There's two BUG_ON()'s in that function, and I think it's the second one,
based on at least the code generation that my particular compiler version
gets. IOW, it would be the
BUG_ON(list_empty(&page_address_pool));
thing.
Why would we run out of the page-address pool? Or perhaps the right
question is what actually protects us from _not_ running out?
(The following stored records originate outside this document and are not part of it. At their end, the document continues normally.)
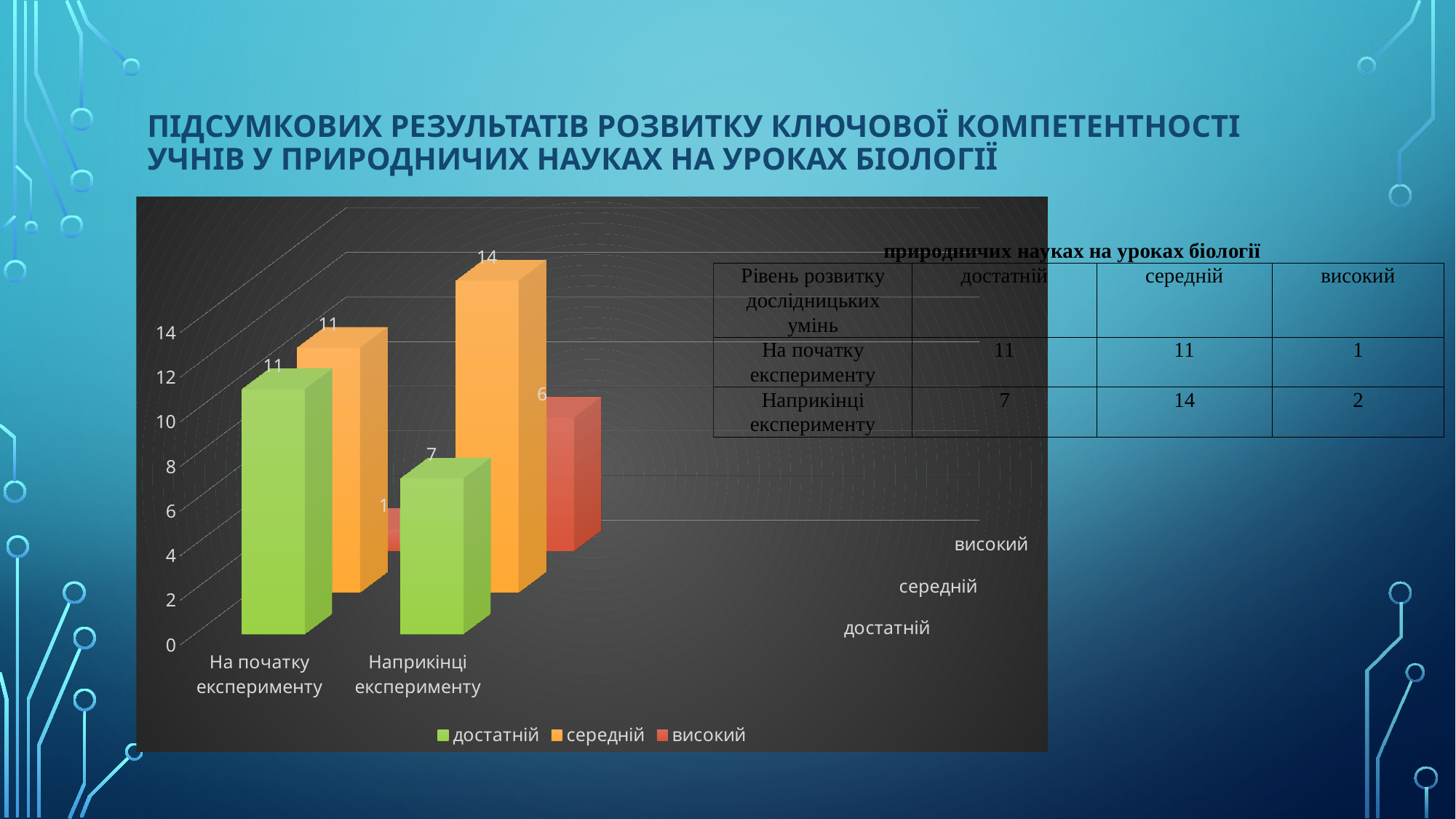
By how much does the середній value at Наприкінці експерименту exceed the середній value at На початку експерименту? 3 What is the value for середній at Наприкінці експерименту? 14 How many categories are shown along the x axis of the chart? 2 How many series does the chart legend list? 3 What is the value for достатній at Наприкінці експерименту? 7 Which series has the highest value at Наприкінці експерименту? середній Which is larger: the достатній value at На початку експерименту or at Наприкінці експерименту? На початку експерименту What is the value for достатній at На початку експерименту? 11 What is the value for високий at На початку експерименту? 1 What is the difference between the достатній values at На початку експерименту and Наприкінці експерименту? 4 Does the достатній series rise or fall from На початку експерименту to Наприкінці експерименту? fall What kind of chart is shown on the slide? bar chart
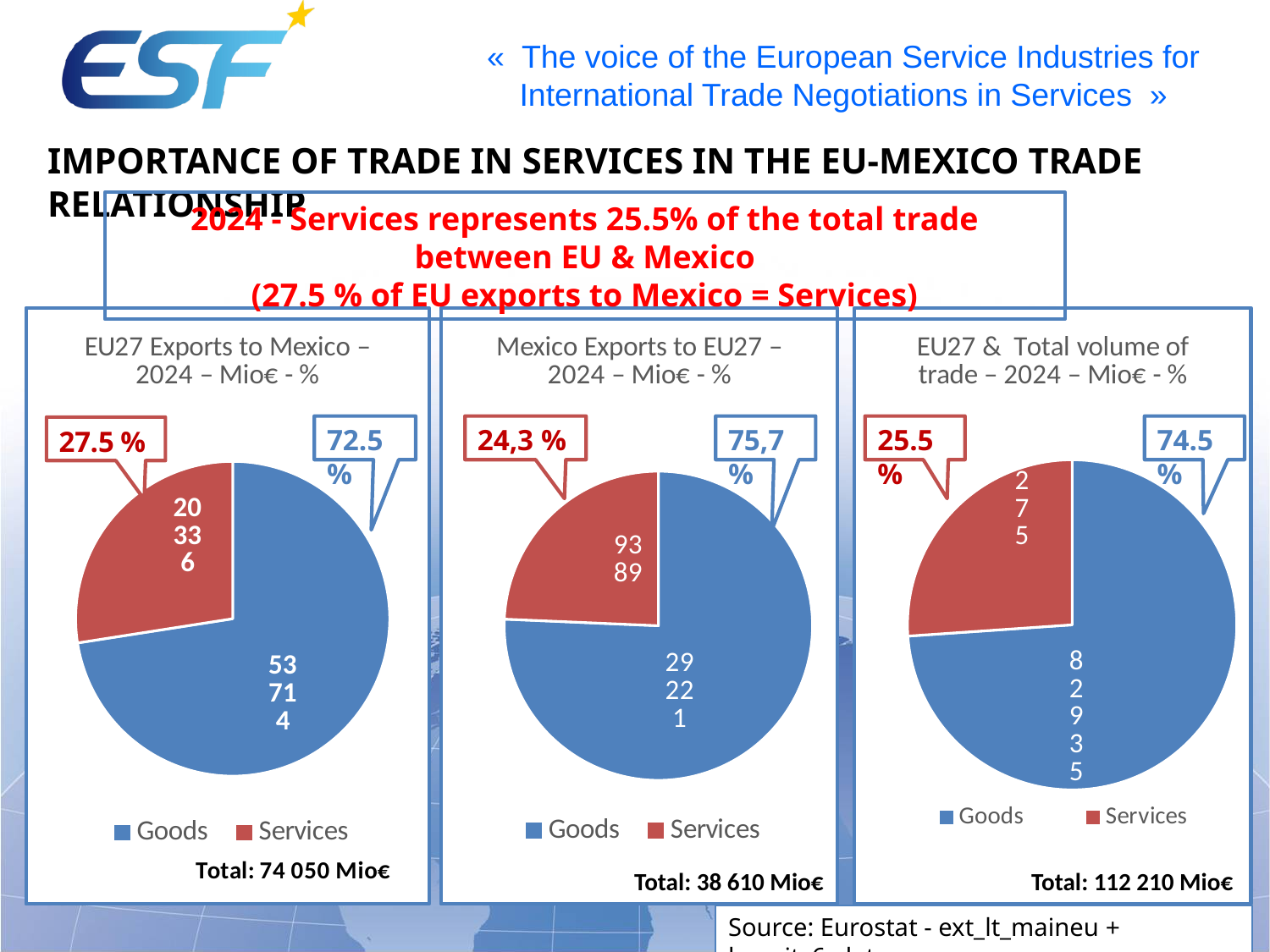
In the EU27 & Total volume of trade – 2024 chart, what percentage share do Services have? 25.5 % What is the total shown below the EU27 & Total volume of trade – 2024 chart? 112 210 Mio€ How many categories does the legend of the EU27 Exports to Mexico – 2024 chart list? 2 What is the total shown below the EU27 Exports to Mexico – 2024 chart? 74 050 Mio€ In the EU27 Exports to Mexico – 2024 chart, what percentage share do Services have? 27.5 % In the EU27 & Total volume of trade – 2024 chart, what percentage share do Goods have? 74.5 % In the Mexico Exports to EU27 – 2024 chart, which category has the larger slice, Goods or Services? Goods What is the total shown below the Mexico Exports to EU27 – 2024 chart? 38 610 Mio€ What kind of chart is used on this slide for the EU27 Exports to Mexico data? pie chart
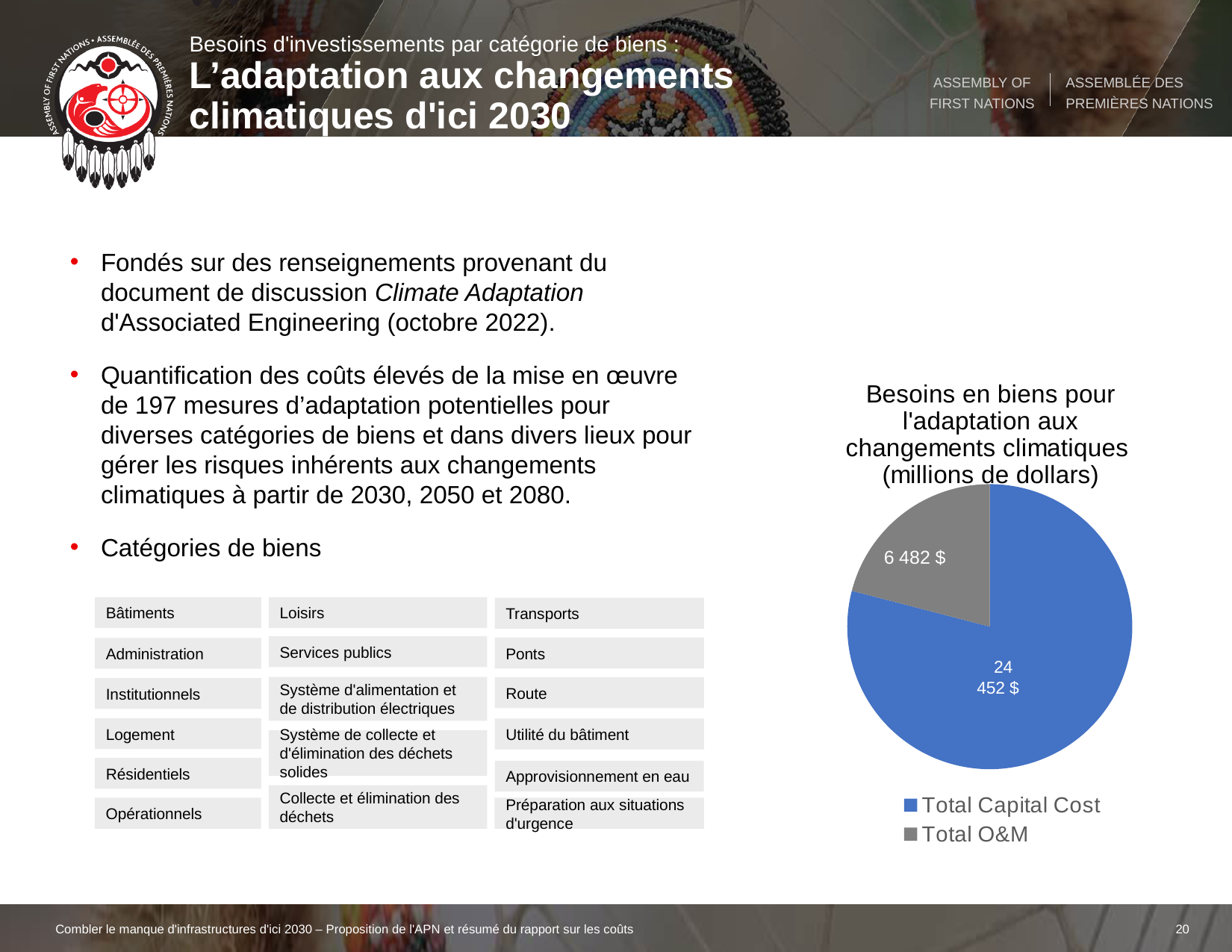
What is the value for Total O&M in the pie chart? 6 482 $ What is the value for Total Capital Cost in the pie chart? 24 452 $ How many slices does the pie chart have? 2 In what unit are the values of the pie chart expressed, according to its title? millions de dollars Which is larger, Total Capital Cost or Total O&M? Total Capital Cost What is the difference between Total Capital Cost and Total O&M? 17 970 $ What is the total of the two slices in the pie chart? 30 934 $ Which slice of the pie chart is the smallest? Total O&M How many entries does the legend of the pie chart list? 2 Which slice of the pie chart is the largest? Total Capital Cost What kind of chart is shown on the slide? pie chart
We seem to depend on the page_address_pool always being in sync with the
pkmap_count[] array, but the fact is, they are not protected by the same
locks. The array is protected by kmap_lock, and the page_address_pool is
protected by the "pool_lock".
And even if they were to nest properly (I don't think they do), we
actually do the list_empty(&page_address_pool) outside the pool lock,
so...
I dunno. That code is really messy. Why does it have two locks for the
data structures when it then seems to absolutely require that they are
always coherent? And if we want to have separate locks, we cannot require
that they are in lock-step, perhaps we should have more pages in the
page_address_pool than strictly required since they may not be 1:1?
I do hate that mm/highmem.c mess, but I also wonder what made it start to
trigger if it's a bug there. That code hasn't changed in ages, afaik.
I don't think this is Hugh's fault, but on the other hand I think it would
be great if Hugh looked at it. I think most of that code predates even the
BK repo - because I'm not finding any history for it even in the
historical archives. Who dares look at it?